Jeter did seem to open the curtain to his feelings more than we’d ever seen since he became a regular part of baseball New York in 1996.

“It doesn’t get any better than this,” he’d said, in what passed for an emotional gush for him. “There’s no more awards, no other places you can go. This is it. This is as good as it gets.”

It was always a fundamenta­l part of Jeter’s baseball DNA to remain wholly unimpresse­d by the scrapbook of forever snapshots that he acquired in his career. We would get the occasional fist pump. After huge home runs from teammates like Tino Martinez, Scott Brosius and Aaron Boone, Jeter would be the first to leap over the dugout railing, his smile as long as the 59th Street Bridge.

After his 3,000th hit, a home run off Tampa Bay’s David Price, he smiled and fell into the welcoming embrace of longtime teammate and pal Jorge Posada at home plate. And when he ended the Yankee Stadium portion of his career with a walk-off RBI single against the Orioles, he walked out to shortstop and knelt down in thanks and remembranc­e.

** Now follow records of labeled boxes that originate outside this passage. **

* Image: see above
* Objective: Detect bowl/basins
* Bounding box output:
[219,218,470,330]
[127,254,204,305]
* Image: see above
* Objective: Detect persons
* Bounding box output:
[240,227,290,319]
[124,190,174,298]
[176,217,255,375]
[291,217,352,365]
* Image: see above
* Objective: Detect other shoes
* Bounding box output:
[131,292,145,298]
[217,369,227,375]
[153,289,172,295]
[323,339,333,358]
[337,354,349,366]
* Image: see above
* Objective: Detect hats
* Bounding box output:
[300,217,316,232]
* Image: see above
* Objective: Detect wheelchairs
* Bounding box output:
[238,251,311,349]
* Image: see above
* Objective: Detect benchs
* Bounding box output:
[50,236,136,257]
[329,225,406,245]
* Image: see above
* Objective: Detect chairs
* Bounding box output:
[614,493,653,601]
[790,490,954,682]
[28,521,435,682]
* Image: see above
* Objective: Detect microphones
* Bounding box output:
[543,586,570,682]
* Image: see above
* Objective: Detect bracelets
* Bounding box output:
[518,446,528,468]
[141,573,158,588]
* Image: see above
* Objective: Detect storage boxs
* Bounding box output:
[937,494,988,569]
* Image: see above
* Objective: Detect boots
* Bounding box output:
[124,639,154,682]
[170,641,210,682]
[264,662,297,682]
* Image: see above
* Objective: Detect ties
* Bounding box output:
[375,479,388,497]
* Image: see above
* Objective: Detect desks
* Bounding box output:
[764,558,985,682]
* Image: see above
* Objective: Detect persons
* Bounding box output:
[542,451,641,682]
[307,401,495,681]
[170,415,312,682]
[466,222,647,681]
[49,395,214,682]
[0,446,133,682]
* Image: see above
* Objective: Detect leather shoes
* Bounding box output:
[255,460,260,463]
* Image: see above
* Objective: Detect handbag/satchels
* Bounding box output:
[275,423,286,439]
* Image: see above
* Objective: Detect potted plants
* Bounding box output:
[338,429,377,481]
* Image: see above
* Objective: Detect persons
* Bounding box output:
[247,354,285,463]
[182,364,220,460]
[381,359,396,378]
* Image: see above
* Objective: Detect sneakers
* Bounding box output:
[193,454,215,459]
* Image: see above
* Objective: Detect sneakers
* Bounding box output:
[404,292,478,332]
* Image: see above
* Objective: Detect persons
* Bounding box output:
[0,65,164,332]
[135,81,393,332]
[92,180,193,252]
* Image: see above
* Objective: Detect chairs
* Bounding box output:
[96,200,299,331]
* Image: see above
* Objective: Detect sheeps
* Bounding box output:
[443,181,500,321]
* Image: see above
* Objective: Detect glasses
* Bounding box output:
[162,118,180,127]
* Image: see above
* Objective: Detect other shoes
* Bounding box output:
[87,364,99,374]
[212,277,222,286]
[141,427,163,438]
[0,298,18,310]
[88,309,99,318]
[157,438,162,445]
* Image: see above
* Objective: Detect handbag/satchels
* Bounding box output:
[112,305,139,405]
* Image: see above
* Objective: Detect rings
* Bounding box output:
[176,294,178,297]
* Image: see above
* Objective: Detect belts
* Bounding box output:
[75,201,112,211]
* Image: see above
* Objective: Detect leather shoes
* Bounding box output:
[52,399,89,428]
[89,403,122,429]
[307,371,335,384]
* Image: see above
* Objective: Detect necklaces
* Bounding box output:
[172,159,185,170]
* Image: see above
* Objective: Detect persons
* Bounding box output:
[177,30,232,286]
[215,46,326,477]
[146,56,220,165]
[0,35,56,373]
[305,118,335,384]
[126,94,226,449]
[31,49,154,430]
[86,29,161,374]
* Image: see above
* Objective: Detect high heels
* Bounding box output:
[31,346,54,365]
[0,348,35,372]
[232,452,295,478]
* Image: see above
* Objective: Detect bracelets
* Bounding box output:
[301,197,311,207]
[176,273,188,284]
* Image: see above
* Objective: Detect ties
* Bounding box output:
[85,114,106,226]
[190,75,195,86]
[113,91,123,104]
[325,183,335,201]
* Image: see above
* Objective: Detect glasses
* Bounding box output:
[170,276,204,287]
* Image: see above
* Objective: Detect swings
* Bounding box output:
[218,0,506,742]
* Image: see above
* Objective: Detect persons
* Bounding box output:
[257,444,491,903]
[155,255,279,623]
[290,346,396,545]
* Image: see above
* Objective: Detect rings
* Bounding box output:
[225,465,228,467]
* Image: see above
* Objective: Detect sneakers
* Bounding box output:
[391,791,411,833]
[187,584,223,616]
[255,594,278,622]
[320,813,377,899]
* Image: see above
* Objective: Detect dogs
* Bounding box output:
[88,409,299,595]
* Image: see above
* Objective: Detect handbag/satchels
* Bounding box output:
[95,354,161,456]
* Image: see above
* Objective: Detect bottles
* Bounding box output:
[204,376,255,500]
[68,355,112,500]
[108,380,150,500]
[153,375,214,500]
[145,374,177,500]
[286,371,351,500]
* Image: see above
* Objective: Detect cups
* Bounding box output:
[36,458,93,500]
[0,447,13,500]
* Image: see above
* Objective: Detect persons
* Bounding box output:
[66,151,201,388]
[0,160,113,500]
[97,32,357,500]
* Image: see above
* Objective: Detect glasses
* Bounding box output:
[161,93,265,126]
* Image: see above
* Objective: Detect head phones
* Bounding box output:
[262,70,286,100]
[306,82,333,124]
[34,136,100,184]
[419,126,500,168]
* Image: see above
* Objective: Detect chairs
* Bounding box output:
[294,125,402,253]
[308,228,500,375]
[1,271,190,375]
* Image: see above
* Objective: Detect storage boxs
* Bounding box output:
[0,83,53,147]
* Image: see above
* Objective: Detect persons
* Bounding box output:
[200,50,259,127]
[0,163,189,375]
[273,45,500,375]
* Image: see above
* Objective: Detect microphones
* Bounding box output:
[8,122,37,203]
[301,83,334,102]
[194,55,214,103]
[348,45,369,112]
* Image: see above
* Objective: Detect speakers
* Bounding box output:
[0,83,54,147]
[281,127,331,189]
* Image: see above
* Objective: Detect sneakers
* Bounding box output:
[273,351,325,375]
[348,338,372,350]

So he wasn’t exactly a zombie.

But he also wouldn’t have done what he did if every time he seized a moment he celebrated it the way most of us would. This was always a point of conflict between Jeter and his family, who knew how fast his career would speed by, who begged him to do as Ferris Bueller once advised — stop and look around once in a while at his career, lest he miss it.

“My parents always told me to sit back and enjoy the moment, I was just never able to do it,” Jeter had said that day in early 2020. “I don’t know if that’s a character flaw or if it’s part of the reason why I’m here. It was always just what’s next, what’s next. If we won, I forgot about it and prepared to try to win the next season. If we lost, I forgot about it and tried to prepare for the next season.”

Jeter has other things occupying his time now in Miami, trying to turn the Marlins around. It has mostly kept him away from Yankee Stadium the past few years. If he ever wishes to have a commemorat­ive reminder of all he means to that building, to that team, and especially those fans, all he needs to do, any time across the next 40 years, is take a step inside. The place thundered for Babe Ruth, it shook for Joe DiMaggio, it roared for Mickey Mantle. It’ll do a little of all of that for Jeter, whenever he wants. If he ever wants.

But he’s never much needed the praise. It allowed him to build that scrapbook, all of those snapshots. It delivered him to Cooperstow­n on Wednesday afternoon. Maybe such a moment is too big a deal for any man. Maybe there will be a crack or two in his voice, a dent in his composure. Maybe.

But it’s Derek Jeter who’ll be making that speech.

Expect it to go flawlessly. And perfectly.